• _WHAT TO DO_:
Reproduce every row below verbatim, omitting the pictures from your answer.

RECORDS SHOWN start

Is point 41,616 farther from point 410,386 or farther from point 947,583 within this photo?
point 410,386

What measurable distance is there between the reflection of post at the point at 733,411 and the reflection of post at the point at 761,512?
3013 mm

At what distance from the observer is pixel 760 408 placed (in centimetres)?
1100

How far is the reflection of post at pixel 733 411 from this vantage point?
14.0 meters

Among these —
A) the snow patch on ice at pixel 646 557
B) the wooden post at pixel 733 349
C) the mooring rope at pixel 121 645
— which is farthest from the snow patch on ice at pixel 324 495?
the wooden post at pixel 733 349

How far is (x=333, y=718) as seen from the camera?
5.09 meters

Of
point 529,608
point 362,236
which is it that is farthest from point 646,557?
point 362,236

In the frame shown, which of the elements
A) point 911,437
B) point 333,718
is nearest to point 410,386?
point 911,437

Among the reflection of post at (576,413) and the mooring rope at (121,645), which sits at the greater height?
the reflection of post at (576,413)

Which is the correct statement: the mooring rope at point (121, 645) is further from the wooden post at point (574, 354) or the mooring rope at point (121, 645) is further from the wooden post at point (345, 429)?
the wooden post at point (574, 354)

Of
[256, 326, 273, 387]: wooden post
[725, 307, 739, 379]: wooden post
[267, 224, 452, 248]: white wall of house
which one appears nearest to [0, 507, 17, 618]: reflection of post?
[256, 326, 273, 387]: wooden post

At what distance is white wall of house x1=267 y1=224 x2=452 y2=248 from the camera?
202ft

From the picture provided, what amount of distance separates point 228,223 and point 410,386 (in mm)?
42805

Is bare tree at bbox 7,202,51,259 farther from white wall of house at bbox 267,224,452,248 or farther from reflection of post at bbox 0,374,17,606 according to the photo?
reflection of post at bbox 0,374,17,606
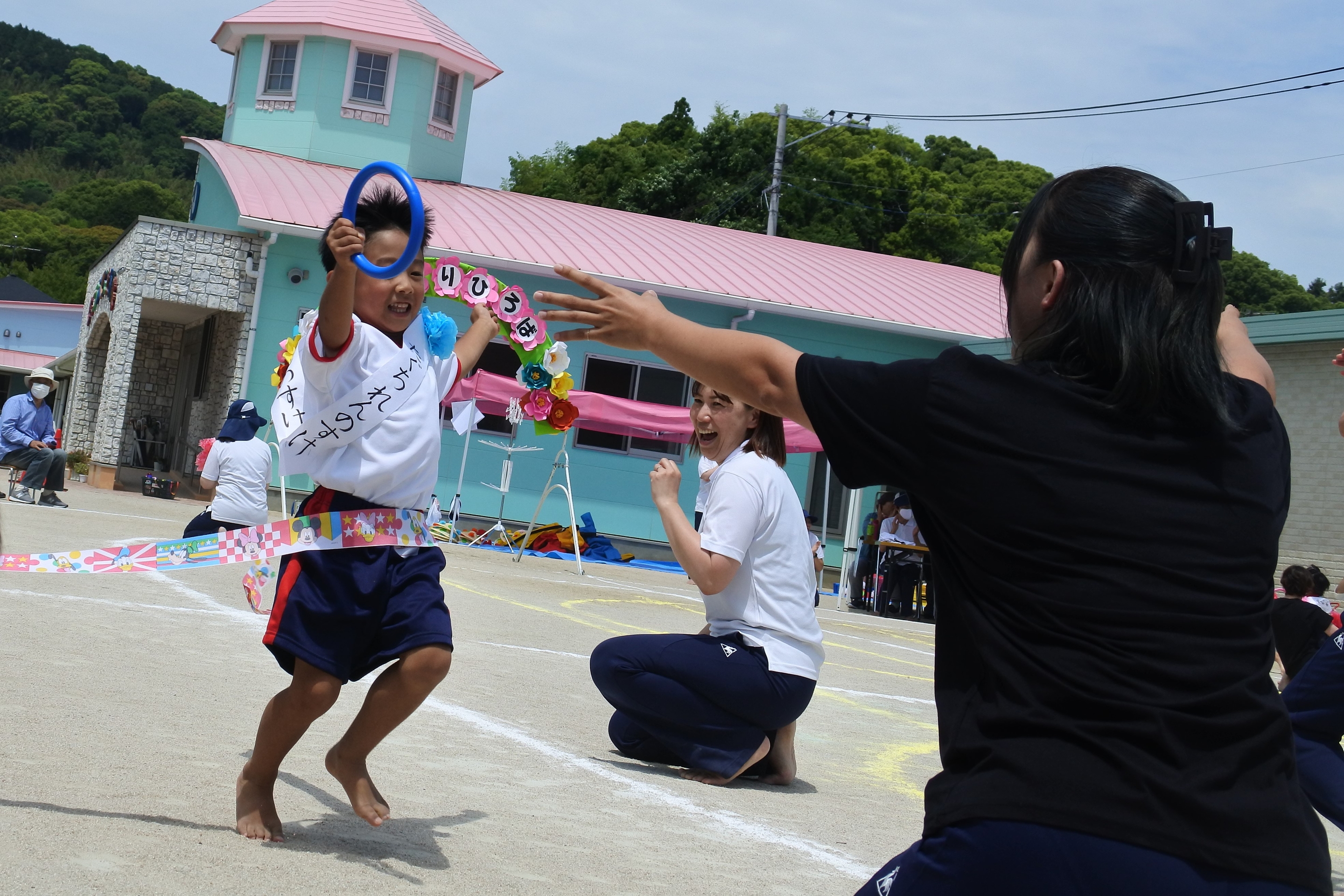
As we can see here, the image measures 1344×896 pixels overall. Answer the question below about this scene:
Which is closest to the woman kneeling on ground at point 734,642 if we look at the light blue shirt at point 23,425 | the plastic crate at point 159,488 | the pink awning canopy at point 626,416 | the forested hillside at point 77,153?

RECORDS SHOWN end

• _ANSWER FOR THE TASK_:
Is point 41,616 farther from point 410,386 or farther from point 947,583 within this photo?
point 410,386

What measurable distance is there between the reflection of post at the point at 733,411 and the reflection of post at the point at 761,512?
3013 mm

At what distance from the observer is pixel 760 408 placed (in centimetres)?
1100

How far is the reflection of post at pixel 733 411 from this vantage point?
14.0 meters

Among these —
A) the snow patch on ice at pixel 646 557
B) the wooden post at pixel 733 349
C) the mooring rope at pixel 121 645
— which is farthest from the snow patch on ice at pixel 324 495?
the wooden post at pixel 733 349

How far is (x=333, y=718) as seen from the camera?
5.09 meters

Of
point 529,608
point 362,236
which is it that is farthest from point 646,557?
point 362,236

In the frame shown, which of the elements
A) point 911,437
B) point 333,718
is nearest to point 410,386?
point 911,437

Among the reflection of post at (576,413) and the mooring rope at (121,645), which sits at the greater height?
the reflection of post at (576,413)

Which is the correct statement: the mooring rope at point (121, 645) is further from the wooden post at point (574, 354) or the mooring rope at point (121, 645) is further from the wooden post at point (345, 429)?
the wooden post at point (574, 354)

Of
[256, 326, 273, 387]: wooden post
[725, 307, 739, 379]: wooden post
[267, 224, 452, 248]: white wall of house
which one appears nearest to [0, 507, 17, 618]: reflection of post?
[256, 326, 273, 387]: wooden post

At what distance is white wall of house x1=267 y1=224 x2=452 y2=248 from the camera?
202ft

From the picture provided, what amount of distance separates point 228,223 and point 410,386 (in mm)?
42805

Is bare tree at bbox 7,202,51,259 farther from white wall of house at bbox 267,224,452,248 or farther from reflection of post at bbox 0,374,17,606 according to the photo?
reflection of post at bbox 0,374,17,606
As we can see here, the image measures 1344×896 pixels overall. Answer the question below about this scene:
Which is closest to the woman kneeling on ground at point 734,642 if we look at the light blue shirt at point 23,425 | the plastic crate at point 159,488 | the pink awning canopy at point 626,416 | the forested hillside at point 77,153?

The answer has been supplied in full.